Sharon Gill, Erin Grabarczyk, and Maarten Vonhof
Linked paper: Social factors, not anthropogenic noise or artificial light, influence onset of dawn singing in a common songbird by C.J. Stuart, E.E. Grabarczyk, M.J. Vonhof, and S.A. Gill, The Auk: Ornithological Advances.
One of the daily joys of summer is waking to the sounds of bird song. Those early morning bursts of singing herald the start of our days, for birds and people alike. If we listen carefully, though, the dawn chorus also reveals something about the state of nature. We might channel Rachel Carson and, based on when birds start to sing each morning, consider what they are telling us about their environment.
What might birds tell us? Historically, they might have told us that cool temperatures on cloudy nights delayed the start of dawn singing. Or that female breeding partners were fertile and males were guarding them closely, either by singing more and earlier or singing less and later depending on the particular species. Today, birds might tell us about how they react to changes in their environment: do they sing earlier when the night sky is brighter, or later if it’s noisier at night, at dawn, or throughout the day?

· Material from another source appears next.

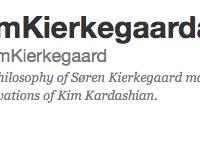 BRILLIANT: KimKierkegaardashian : The philosophy of Søren Kierkegaard mashed with the tweets and observations of Kim Kardashian.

It was the latter question that initially motivated us and led undergraduate Carley Stuart to do her honors thesis research on whether artificial light and human-caused noise affect the daily onset of the dawn chorus. But given the classic research that shows social context also modifies onset of singing, we considered the role of social factors such as the number of competitors or the mate’s fertility on the start of singing as well. We studied a common songbird, the House Wren, which breeds in nature preserves as well as urban environments. Our ongoing research on this species has found that males alter the structure of their songs and their responses to intruders under noisy conditions, but also that social context matters too. By considering anthropogenic influences and social context together, we hoped to get a broad perspective on the onset of the dawn chorus.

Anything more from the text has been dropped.